Customer: “I didn’t know what to put in the space for “Body Type.” I was tempted to write, ‘Curvy.'”

(I wish I had more customers like that!)

Out Of State, Out Of Mind

| NJ, USA | Working | October 7, 2015

(I am working in NJ. I have just bought a used car for my fiancé’, who lives in IN. This is a Monday, she’s due to arrive that Friday, and will be driving it back that weekend. I am at the NJ DMV to get a transport tag, so she can drive it legally back to IN and then get an IN plate. The clerk has just passed the tag to me, and I’m reading it to make sure it is what I want. It specifically states that it is valid in the state of NJ, the other 49 states, D.C., and Puerto Rico for 10 days from the date of issue.)

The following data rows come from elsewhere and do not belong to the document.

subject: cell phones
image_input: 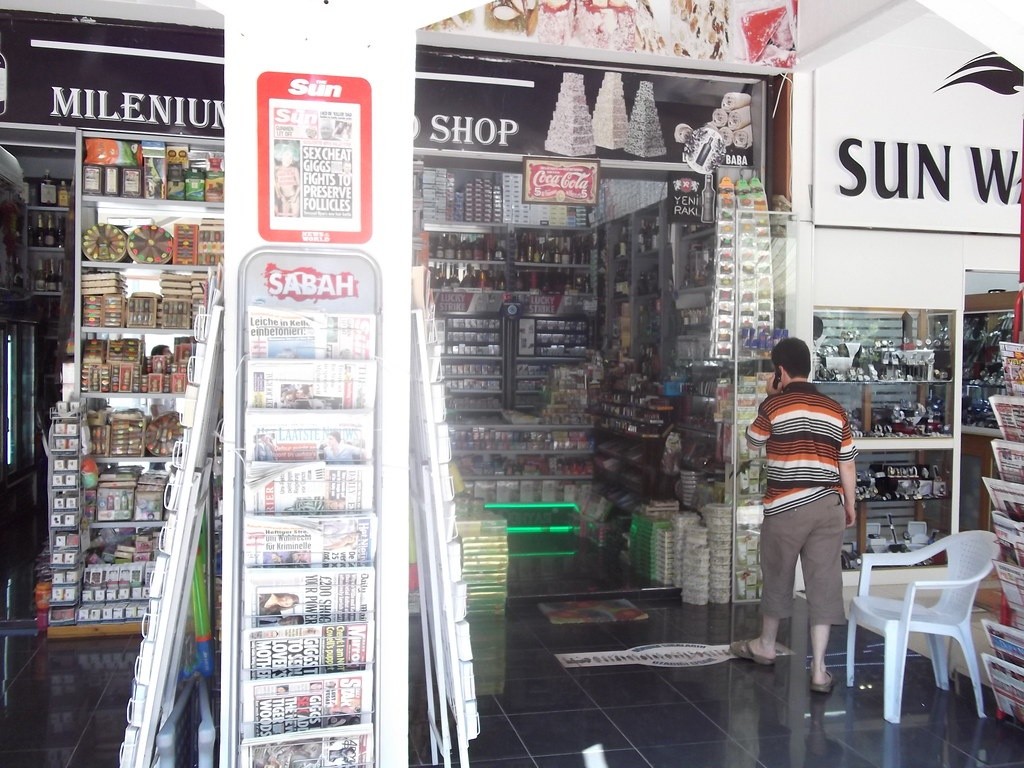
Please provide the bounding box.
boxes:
[773,370,782,390]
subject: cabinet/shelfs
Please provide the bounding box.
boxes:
[598,194,763,476]
[446,416,595,519]
[73,128,226,563]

Me: “Great, that’s what I want. She’ll be able to drive the car home on Sunday and get her IN tag on Monday.”

Clerk: “So the car will be here until Sunday?”

Me: “Yes.”

Clerk: “That’s illegal. You have to leave NJ today. If the car is still in NJ after midnight tonight it will be impounded for not having valid registration.”

Me: “But it says right here that it is valid in NJ for 10 days from the date of issue.”

(This goes back and forth a couple of times, but she refuses to believe that the text on the tag is correct, and keeps insisting that I MUST get the car out of NJ that day, and if I’m not going to do that, she can’t sell me the tag.)

Me: “Okay, I’ve got a friend in Philly.” *which I actually do* “I guess I’ll take it to his place, and she can take it from there.”

(The clerk sold me the tag, and I kept the car in NJ until my fiance’ left with it the following Sunday.)